Bahasa Hukum: “Pembayaran Karena Khilaf”
Berita

Bahasa Hukum: “Pembayaran Karena Khilaf”

Undang-Undang Transfer Dana mengkriminalisasi penerima pembayaran karena khilaf tetapi enggan mengembalikan.

Oleh:
Mys
Bacaan 2 Menit
Bahasa Hukum: “Pembayaran Karena Khilaf”
Hukumonline

Pernahkah Anda mengirim uang ke nomor rekening yang salah? Atau, karena dilandasi iktikad baik Anda mengirimkan begitu saja uang kepada orang lain yang hanya Anda kenal lewat iklan di media massa? Jika ya, Anda mungkin bernasib sama dengan Haji Wawan Syarief Gunawan. Warga Babakan Ciparai, Bandung, ini nyaris kehilangan uang 205 juta rupiah. Duitnya sudah berpindah dari rekening sang pengusaha ke rekening Sutan Suryajaya, warga Klaten, Jawa Tengah.

 

Ringkas cerita, Pak Haji melihat iklan penjualan satu unit ekskavator di harian Kompas, lengkap dengan nama dan kontak yang bisa dihubungi.

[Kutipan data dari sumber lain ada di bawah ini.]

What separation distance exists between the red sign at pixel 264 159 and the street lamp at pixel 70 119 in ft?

Beko merek Komatsu dihargai 310 juta. Tertarik, Pak Haji menghubungi H. Budi, contact person di iklan tersebut. Keduanya lantas sepakat dengan harga dan sistem pembayaran. Beko baru akan dikirim dari Klaten setelah Pak Haji mengirimkan uang muka sebesar 205 juta. Sesuai arahan Budi, Pak Haji mengirimkan secara bertahap uang muka ke rekening sebuah bank swasta atas nama Suta Suryajaya.

 

Nahas, begitu uang terkirim, beko yang dinanti tak kunjung tiba. Nomor telepon genggam Budi pun sudah tak bisa dihubungi. Apesnya lagi, Pak Haji belum pernah bertemu muka dengan Budi dan Sutan. Alamat keduanya pun masih ‘gelap’. Transaksi penjualan beko selama ini dilakukan melalui telepon. Pak Haji percaya saja karena termuat di iklan media ternama.

 

Khawatir menjadi korban penipuan, Haji Wawan melapor ke polisi. Polisi bergerak cepat dengan meminta blokir rekening tujuan pengiriman uang. Di hadapan penyidik, Sutan mengakui masuknya uang dan bersedia mengembalikan uang melalui penyidik pada 28 Juni 2006. Tetapi delapan bulan setelah pemblokiran uang, perkembangan perkara itu di Polresta Bandung tak jelas. Akhirnya, Haji Wawan menempuh upaya hukum perdata. Ia menggugat Sutan di PN Klaten.

 

Upaya Haji Wawan membuahkan hasil. PN Klaten, Pengadilan Tinggi Jawa Tengah, dan Mahkamah Agung mengabulkan sebagian gugatannya. Pada Februari 2011 lalu, Mahkamah Agung menolak permhonan kasasi Sutan. Hakim memutuskan bahwa Sutan Suryajaya telah menerima ‘pembayaran yang tidak diwajibkan’ atau menerima ‘pembayaran karena khilaf’ dari penggugat. Pembayaran yang tidak diwajibkan atau pembayaran karena khilaf dalam konsep hukum Belanda disebut ouver schuldig de betaling.

 

Konsep pembayaran seperti yang menimpa Haji Wawan dikenal dalam pasal 1359 ayat (1) KUH Perdata. “Tiap-tiap pembayaran memperkirakan adanya suatu utang: apa yang telah dibayarnya dengan tidak diwajibkan, dapat dituntut kembali”. Perikatan yang timbul karena pembayaran yang tidak diwajibkan itu termasuk perikatan melalui undang-undang tetapai lewat perbuatan manusia. Jenis lain kategori perikatan ini adalah zaakwaarneming alias perwakilan sukarela (pasal 1354 KUH Perdata) dan perikatan wajar (naturlijke verbintennisen).

 

Prof. Mariam Darus Badrulzaman, mahaguru Fakultas Hukum Universitas Sumatera Utara, berpendapat lema ‘pembayaran’ dalam ketentuan ini adalah setiap pemenuhan prestasi, baik berupa pembayaran utang uang yang tidak diwajibkan maupun penyerahan benda yang tidak diwajibkan. Pasal ini juga menegaskan uang atau benda tersebut bisa ditagih kembali asalkan ada unsur kekhilafan. Dalam bukunya KUH Perdata Buku III Hukum Perikatan dan Penjelasan (1983), Prof. Mariam Darus menegaskan syarat pembayaran kembali tidak lepas dari pasal 1362 KUH Perdata. “Siapa yang dengan iktikad jahat telah menerima sesuatu yang tidak harus dibayarkan kepadanya, diwajibkan mengembalikan dengan bunga dan hasil, terhitung dari hari pembayaran…”.